## Prompt
Could you gather every line of the listing below that contains the string "with"?

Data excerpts
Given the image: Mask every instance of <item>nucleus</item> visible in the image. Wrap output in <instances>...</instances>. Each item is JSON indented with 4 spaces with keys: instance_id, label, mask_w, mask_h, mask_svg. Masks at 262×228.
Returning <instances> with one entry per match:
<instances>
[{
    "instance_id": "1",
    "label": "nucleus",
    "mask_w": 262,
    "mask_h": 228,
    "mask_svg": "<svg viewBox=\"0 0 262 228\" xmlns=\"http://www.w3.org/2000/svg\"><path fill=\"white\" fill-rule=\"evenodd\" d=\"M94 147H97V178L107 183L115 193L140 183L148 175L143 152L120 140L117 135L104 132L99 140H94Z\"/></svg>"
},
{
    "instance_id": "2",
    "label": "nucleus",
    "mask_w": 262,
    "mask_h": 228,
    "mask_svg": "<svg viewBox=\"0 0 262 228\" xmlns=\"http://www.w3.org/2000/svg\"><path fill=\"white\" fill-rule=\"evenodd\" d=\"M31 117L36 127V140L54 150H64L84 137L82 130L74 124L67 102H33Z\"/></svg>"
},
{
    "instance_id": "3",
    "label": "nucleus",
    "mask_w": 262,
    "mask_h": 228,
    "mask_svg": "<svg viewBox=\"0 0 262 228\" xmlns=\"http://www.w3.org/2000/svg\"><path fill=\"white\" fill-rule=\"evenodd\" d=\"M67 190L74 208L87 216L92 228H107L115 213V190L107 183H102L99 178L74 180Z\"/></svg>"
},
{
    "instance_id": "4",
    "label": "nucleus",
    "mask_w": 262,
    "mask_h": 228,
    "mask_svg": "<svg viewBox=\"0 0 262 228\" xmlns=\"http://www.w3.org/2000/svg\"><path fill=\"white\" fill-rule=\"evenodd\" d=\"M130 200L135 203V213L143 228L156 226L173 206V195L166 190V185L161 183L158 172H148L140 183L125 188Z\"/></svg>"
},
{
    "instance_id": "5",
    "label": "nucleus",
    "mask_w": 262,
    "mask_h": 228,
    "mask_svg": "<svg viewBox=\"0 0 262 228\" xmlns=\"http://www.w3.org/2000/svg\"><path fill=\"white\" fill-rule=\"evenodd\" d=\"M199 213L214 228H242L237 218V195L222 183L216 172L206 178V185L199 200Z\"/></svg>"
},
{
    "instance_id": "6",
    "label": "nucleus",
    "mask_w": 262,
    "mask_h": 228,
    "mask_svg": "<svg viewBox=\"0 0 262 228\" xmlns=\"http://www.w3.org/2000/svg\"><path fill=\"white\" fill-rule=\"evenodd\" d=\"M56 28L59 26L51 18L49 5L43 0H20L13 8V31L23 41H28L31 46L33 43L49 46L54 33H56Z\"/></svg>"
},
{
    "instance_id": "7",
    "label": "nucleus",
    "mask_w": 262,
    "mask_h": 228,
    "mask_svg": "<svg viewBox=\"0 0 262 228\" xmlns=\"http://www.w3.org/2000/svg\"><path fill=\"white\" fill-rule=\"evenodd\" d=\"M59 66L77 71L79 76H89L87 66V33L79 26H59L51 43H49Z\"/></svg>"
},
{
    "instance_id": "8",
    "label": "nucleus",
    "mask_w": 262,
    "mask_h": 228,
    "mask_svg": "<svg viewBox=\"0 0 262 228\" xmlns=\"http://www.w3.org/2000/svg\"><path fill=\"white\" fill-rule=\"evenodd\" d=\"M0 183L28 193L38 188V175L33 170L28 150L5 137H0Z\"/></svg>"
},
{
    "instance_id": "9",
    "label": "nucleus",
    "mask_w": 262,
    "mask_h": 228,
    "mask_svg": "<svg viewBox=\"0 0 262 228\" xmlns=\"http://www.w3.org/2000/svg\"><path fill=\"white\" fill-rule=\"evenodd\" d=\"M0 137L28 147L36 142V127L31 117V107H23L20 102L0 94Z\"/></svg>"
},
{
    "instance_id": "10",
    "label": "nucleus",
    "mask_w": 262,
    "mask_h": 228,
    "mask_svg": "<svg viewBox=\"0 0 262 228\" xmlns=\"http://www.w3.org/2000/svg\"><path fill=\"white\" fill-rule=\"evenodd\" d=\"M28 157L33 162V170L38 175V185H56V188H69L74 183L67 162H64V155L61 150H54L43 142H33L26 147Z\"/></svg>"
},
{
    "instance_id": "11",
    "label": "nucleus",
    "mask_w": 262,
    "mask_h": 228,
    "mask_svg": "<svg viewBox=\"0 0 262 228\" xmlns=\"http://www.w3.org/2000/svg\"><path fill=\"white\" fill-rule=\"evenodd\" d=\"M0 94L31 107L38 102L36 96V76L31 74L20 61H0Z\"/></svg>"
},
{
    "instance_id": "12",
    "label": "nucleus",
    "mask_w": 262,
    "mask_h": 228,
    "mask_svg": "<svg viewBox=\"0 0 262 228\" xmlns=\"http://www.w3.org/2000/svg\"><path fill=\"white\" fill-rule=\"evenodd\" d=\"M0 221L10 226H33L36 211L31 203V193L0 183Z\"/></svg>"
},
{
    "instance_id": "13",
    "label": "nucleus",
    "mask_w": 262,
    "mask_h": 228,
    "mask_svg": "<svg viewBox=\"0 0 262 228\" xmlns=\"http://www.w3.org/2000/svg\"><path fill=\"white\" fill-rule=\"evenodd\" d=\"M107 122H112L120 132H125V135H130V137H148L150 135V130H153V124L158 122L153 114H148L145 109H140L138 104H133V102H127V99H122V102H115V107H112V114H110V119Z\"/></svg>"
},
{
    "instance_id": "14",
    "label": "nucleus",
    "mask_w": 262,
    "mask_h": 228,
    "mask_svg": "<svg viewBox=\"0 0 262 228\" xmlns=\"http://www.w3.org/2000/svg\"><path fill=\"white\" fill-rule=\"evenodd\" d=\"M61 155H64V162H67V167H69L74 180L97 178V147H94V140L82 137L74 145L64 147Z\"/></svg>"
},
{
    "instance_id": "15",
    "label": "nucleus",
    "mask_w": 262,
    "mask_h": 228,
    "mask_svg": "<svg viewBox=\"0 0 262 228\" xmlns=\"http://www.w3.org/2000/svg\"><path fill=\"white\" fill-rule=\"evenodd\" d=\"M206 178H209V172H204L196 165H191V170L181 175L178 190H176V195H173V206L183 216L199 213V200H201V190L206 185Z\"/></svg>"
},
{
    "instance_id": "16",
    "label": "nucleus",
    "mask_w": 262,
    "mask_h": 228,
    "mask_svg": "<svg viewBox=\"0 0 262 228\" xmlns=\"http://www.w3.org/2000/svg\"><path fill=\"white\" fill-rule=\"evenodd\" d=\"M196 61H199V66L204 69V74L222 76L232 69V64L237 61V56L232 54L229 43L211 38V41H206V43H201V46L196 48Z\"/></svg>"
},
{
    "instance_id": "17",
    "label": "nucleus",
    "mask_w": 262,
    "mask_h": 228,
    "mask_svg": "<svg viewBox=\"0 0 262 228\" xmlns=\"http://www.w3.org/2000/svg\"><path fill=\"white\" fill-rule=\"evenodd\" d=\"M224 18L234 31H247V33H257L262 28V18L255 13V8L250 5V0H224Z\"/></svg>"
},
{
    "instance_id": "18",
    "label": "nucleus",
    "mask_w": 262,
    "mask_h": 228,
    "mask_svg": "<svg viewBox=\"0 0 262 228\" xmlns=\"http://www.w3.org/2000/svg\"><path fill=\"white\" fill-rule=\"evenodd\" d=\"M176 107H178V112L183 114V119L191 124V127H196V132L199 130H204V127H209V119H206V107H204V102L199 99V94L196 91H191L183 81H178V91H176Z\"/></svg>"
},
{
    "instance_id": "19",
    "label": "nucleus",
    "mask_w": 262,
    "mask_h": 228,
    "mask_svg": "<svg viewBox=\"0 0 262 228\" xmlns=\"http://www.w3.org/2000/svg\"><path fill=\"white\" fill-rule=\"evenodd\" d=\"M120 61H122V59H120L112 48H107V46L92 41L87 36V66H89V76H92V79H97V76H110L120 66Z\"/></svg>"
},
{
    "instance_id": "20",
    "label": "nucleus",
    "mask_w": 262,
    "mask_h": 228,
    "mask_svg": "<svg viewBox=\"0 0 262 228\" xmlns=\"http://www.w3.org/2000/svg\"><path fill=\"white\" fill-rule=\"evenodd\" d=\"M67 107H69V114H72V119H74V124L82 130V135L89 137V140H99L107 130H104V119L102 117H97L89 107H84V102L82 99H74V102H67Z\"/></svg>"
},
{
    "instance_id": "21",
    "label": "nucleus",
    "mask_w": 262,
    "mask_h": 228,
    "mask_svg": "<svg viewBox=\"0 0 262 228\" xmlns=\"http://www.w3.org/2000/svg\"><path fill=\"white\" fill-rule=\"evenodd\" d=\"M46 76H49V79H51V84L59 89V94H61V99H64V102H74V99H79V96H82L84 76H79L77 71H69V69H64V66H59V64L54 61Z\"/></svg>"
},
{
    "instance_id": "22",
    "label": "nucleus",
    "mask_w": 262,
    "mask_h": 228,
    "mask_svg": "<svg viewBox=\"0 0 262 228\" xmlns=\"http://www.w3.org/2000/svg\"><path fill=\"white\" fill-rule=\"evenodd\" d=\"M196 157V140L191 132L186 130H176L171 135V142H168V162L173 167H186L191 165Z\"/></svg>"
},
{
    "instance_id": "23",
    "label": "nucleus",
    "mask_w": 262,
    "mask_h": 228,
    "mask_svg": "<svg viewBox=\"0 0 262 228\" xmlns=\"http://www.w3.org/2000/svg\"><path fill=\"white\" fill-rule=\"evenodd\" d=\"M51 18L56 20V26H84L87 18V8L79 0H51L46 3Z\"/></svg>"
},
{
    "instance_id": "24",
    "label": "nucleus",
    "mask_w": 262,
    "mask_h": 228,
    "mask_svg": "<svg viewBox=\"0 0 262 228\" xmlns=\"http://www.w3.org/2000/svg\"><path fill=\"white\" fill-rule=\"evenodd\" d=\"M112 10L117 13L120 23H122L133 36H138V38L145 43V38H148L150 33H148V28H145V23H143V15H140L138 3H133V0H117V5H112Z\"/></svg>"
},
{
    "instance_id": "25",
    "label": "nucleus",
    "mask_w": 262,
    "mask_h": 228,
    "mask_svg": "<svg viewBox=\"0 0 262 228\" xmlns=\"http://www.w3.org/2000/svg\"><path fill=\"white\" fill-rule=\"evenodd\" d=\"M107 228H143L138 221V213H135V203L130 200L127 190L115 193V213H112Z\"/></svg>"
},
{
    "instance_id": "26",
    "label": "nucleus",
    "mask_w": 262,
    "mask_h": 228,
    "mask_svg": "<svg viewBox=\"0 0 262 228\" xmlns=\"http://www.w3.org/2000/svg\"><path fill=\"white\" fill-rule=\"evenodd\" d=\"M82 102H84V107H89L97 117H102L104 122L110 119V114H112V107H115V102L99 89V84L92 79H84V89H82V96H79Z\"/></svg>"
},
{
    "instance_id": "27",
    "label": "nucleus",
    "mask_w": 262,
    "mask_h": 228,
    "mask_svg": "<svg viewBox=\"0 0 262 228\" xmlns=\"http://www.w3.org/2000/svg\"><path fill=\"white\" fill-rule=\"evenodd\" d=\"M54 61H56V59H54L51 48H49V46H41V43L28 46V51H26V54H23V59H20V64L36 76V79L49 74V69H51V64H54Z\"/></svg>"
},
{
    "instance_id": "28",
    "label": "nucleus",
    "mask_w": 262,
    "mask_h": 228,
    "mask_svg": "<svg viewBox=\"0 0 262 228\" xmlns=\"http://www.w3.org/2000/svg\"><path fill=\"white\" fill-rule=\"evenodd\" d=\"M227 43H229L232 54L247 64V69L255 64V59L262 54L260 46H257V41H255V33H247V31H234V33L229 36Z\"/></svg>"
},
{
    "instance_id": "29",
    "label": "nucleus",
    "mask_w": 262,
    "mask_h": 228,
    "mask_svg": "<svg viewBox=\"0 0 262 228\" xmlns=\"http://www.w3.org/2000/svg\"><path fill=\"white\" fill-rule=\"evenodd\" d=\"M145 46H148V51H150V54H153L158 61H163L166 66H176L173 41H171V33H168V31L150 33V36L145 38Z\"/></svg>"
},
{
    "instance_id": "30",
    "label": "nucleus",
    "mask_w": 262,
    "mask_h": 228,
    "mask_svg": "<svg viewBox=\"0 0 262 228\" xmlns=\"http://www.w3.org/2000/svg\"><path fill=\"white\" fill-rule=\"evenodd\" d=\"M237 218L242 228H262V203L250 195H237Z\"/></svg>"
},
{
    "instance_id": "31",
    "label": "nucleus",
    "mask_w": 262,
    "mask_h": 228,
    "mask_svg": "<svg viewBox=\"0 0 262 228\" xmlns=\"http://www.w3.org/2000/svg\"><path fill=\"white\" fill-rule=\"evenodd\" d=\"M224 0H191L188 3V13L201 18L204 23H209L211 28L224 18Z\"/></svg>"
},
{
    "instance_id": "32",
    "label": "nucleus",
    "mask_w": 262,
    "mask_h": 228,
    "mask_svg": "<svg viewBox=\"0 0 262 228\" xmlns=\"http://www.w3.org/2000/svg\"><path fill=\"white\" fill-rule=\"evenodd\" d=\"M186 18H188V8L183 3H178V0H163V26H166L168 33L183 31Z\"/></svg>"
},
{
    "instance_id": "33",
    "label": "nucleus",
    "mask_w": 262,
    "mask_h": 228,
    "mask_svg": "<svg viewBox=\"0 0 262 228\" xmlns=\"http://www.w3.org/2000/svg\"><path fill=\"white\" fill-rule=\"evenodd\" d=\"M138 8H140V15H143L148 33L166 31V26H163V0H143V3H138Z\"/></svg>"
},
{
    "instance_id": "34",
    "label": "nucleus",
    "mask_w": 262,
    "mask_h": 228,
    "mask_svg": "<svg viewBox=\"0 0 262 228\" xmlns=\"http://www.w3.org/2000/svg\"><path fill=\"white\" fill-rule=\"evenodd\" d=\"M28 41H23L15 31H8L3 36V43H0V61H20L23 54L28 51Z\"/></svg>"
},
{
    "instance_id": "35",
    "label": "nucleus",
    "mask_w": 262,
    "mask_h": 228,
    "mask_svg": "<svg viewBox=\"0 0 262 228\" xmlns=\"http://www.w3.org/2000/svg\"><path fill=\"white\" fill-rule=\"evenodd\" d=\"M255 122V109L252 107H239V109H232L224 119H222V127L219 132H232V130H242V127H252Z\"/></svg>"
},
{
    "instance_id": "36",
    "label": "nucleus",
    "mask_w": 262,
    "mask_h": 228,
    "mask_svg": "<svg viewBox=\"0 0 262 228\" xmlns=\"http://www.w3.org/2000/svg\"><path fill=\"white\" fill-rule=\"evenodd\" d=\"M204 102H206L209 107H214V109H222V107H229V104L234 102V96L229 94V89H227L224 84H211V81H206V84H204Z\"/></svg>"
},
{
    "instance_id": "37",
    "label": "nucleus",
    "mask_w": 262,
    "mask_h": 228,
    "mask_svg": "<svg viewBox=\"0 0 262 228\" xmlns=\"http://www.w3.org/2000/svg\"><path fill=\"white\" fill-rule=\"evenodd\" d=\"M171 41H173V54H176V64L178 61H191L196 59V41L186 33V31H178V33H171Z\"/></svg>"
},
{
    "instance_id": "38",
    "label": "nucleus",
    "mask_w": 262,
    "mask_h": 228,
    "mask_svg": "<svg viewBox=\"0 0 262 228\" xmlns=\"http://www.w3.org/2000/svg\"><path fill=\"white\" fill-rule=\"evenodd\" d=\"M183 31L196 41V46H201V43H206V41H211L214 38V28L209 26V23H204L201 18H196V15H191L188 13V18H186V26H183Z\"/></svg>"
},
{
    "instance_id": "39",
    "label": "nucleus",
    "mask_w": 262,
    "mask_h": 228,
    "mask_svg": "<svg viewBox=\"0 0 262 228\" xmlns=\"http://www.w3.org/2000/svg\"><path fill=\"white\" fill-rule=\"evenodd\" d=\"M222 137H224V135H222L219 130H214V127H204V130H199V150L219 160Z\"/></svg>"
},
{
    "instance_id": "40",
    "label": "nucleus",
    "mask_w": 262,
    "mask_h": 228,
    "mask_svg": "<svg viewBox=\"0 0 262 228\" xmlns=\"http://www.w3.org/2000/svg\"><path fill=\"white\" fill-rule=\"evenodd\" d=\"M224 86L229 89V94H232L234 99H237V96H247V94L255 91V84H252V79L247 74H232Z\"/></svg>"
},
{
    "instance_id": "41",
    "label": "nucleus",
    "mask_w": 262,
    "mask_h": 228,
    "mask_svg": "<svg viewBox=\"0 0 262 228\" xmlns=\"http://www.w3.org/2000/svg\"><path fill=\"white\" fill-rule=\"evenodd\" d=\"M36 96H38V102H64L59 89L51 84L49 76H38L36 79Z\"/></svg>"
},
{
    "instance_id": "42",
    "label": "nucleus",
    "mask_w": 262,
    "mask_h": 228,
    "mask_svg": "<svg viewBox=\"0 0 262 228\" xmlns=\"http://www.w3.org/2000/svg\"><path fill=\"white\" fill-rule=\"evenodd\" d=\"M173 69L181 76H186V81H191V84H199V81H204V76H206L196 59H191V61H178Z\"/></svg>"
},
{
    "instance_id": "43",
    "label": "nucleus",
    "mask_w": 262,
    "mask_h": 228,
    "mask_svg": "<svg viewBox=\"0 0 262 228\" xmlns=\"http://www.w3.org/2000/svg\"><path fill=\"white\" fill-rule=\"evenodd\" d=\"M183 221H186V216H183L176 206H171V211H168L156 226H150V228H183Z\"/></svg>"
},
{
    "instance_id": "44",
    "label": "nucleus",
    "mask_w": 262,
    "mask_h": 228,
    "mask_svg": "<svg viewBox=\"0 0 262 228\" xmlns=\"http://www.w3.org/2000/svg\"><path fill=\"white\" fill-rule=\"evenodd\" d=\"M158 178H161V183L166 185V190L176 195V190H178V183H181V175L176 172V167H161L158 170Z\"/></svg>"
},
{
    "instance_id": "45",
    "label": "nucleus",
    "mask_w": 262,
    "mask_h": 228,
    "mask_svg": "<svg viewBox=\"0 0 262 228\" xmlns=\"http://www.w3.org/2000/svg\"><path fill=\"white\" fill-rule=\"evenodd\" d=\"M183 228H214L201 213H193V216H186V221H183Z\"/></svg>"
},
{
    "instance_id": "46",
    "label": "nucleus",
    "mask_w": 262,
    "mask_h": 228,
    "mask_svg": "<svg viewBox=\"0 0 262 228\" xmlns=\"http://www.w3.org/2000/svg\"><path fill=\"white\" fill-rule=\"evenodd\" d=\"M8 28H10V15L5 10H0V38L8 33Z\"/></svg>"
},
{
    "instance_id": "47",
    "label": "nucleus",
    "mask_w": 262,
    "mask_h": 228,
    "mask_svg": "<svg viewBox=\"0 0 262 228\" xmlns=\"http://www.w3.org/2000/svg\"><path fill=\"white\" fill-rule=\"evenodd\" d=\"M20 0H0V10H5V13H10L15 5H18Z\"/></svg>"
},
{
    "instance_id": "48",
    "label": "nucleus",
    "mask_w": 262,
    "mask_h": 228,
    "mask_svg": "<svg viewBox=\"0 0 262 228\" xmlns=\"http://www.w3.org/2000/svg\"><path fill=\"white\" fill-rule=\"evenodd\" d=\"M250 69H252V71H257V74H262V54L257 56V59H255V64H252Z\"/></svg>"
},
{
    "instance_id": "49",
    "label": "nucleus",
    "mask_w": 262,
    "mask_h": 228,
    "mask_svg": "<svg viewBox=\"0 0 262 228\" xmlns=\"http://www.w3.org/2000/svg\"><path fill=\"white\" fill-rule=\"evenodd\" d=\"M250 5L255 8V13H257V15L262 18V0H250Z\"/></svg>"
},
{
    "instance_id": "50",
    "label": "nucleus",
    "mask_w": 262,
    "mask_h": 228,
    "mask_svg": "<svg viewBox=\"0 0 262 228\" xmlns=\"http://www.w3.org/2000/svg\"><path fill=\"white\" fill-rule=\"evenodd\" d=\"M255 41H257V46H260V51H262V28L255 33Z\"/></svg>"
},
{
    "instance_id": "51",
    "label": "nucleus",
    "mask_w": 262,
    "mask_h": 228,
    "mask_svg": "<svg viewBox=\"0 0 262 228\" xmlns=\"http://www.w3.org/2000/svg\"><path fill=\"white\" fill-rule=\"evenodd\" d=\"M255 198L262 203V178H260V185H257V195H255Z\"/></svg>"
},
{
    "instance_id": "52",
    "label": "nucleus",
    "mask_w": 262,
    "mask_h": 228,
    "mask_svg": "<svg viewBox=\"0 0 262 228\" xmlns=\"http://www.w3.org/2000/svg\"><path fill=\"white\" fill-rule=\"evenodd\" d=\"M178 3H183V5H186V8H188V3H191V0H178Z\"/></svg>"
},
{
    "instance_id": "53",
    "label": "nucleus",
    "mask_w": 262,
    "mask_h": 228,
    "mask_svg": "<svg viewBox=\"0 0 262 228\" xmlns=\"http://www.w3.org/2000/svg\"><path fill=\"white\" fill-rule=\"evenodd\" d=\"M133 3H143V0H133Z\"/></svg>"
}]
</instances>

## Expected output
Given the image: Mask every instance of <item>nucleus</item> visible in the image. Wrap output in <instances>...</instances>. Each item is JSON indented with 4 spaces with keys: instance_id, label, mask_w, mask_h, mask_svg. Masks at 262×228.
Returning <instances> with one entry per match:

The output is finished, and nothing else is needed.